EXERCISE BRIEF:
Which of the lines below hold "States"? Please return each one.

Stored items
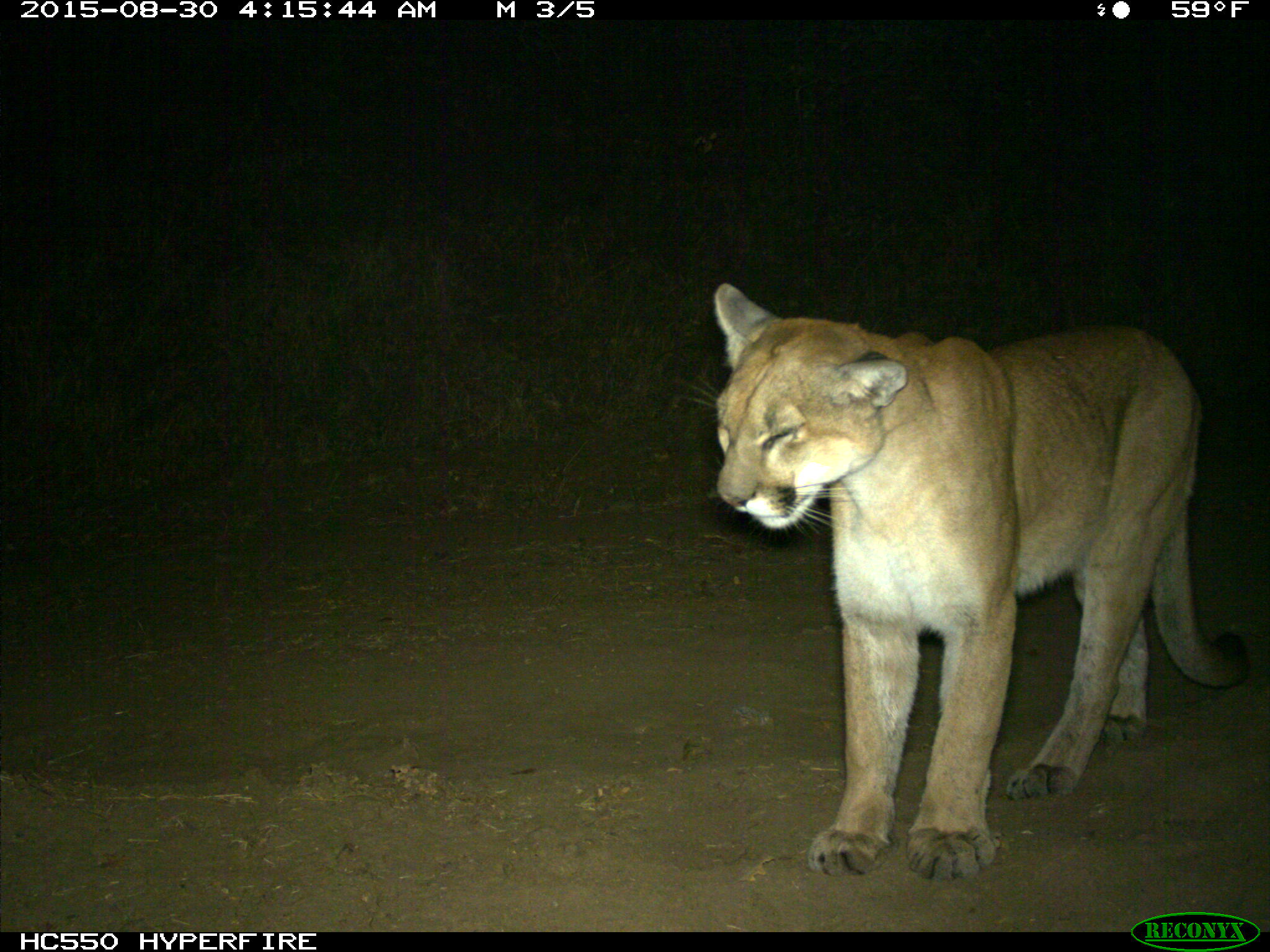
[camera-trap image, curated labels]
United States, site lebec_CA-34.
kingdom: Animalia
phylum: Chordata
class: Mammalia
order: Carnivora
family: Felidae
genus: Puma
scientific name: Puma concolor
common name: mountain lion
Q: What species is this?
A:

--

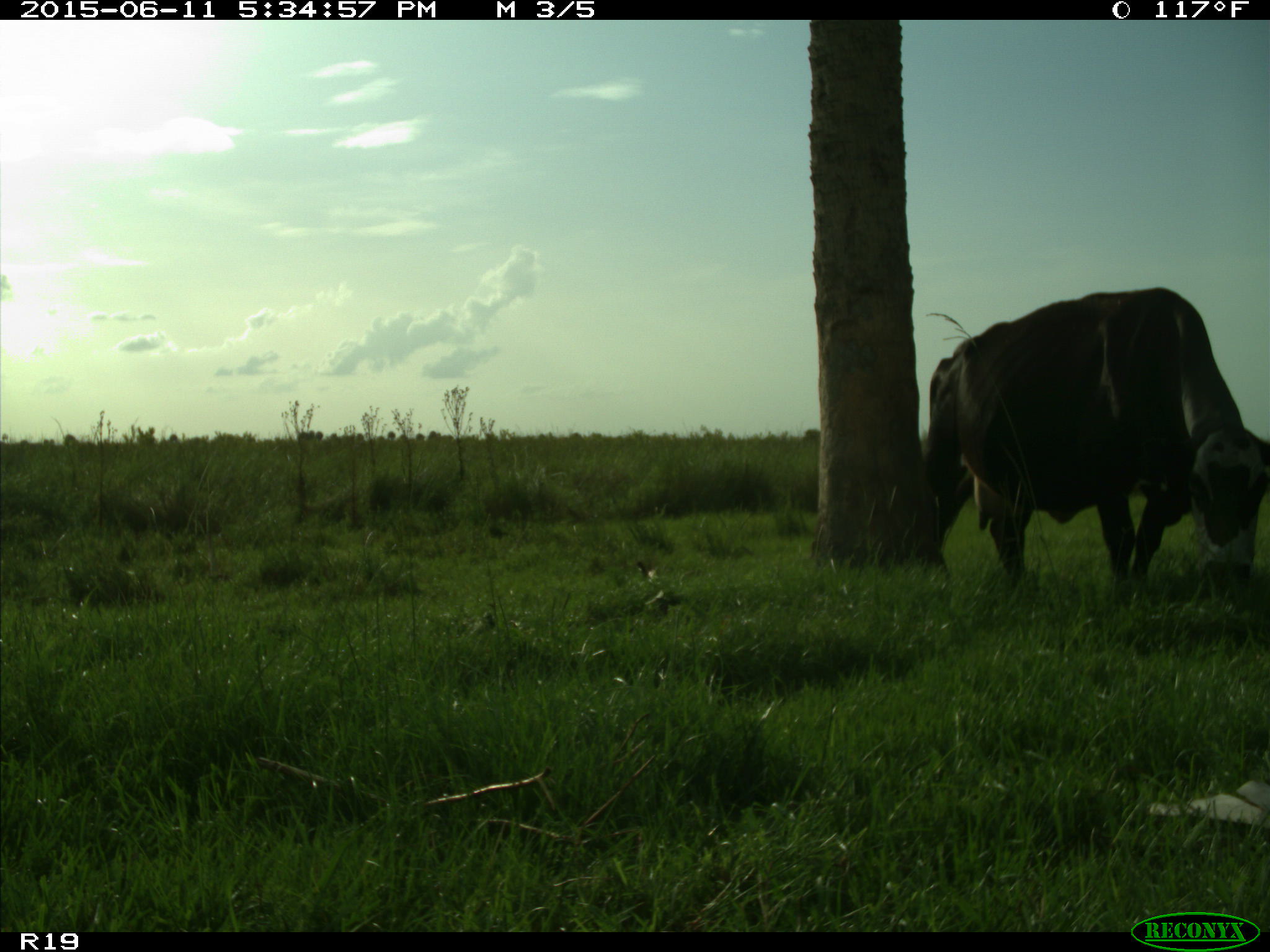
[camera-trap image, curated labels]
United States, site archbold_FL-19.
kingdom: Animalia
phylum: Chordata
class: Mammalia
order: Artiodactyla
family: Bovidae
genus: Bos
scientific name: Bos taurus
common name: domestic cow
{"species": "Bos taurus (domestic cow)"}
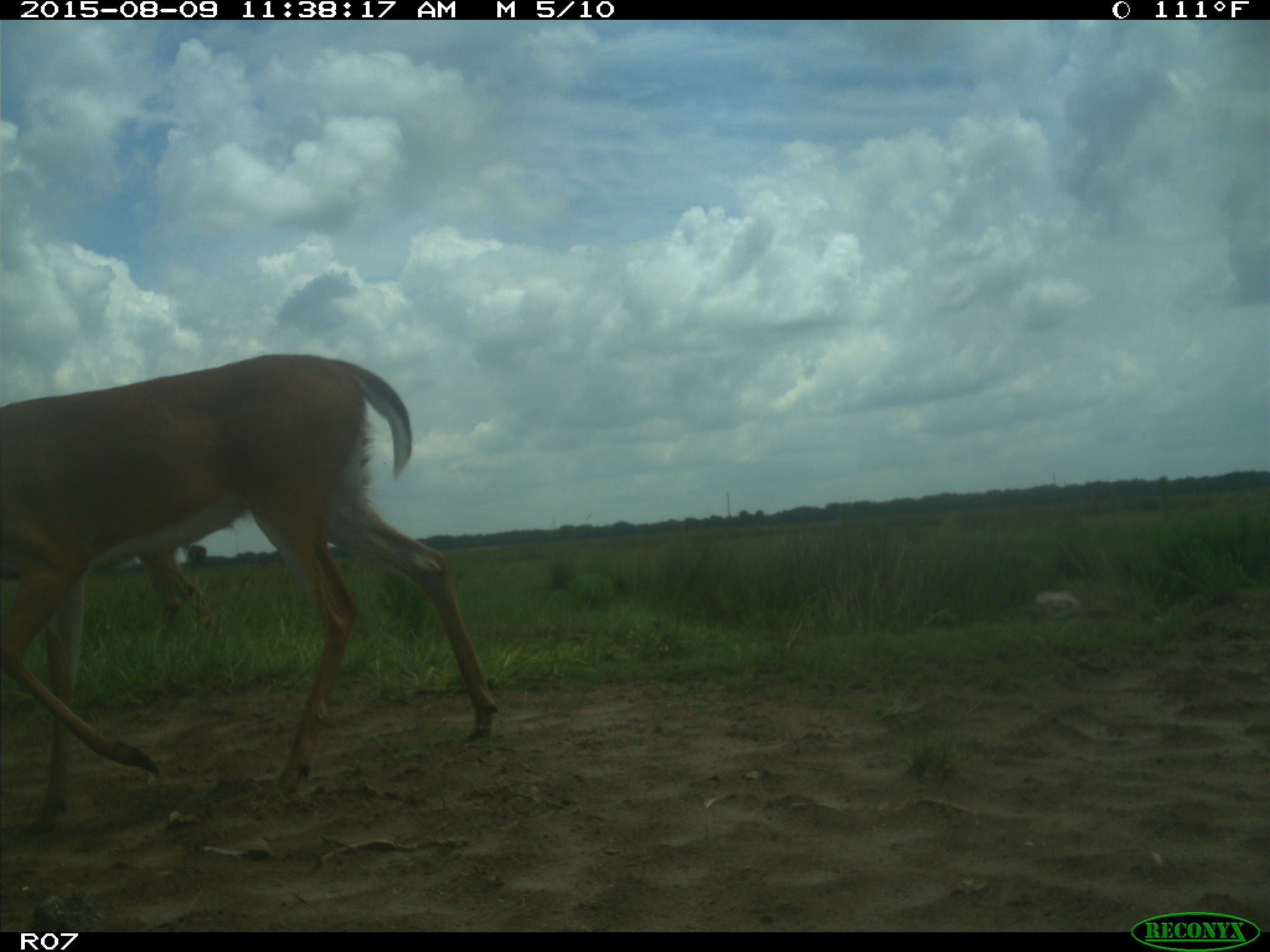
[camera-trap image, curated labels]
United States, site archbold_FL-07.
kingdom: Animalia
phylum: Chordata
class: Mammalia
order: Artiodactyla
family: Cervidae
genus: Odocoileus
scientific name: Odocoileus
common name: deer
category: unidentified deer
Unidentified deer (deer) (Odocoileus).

ANSWER TO THIS TASK:
United States, site lebec_CA-34.
United States, site archbold_FL-19.
United States, site archbold_FL-07.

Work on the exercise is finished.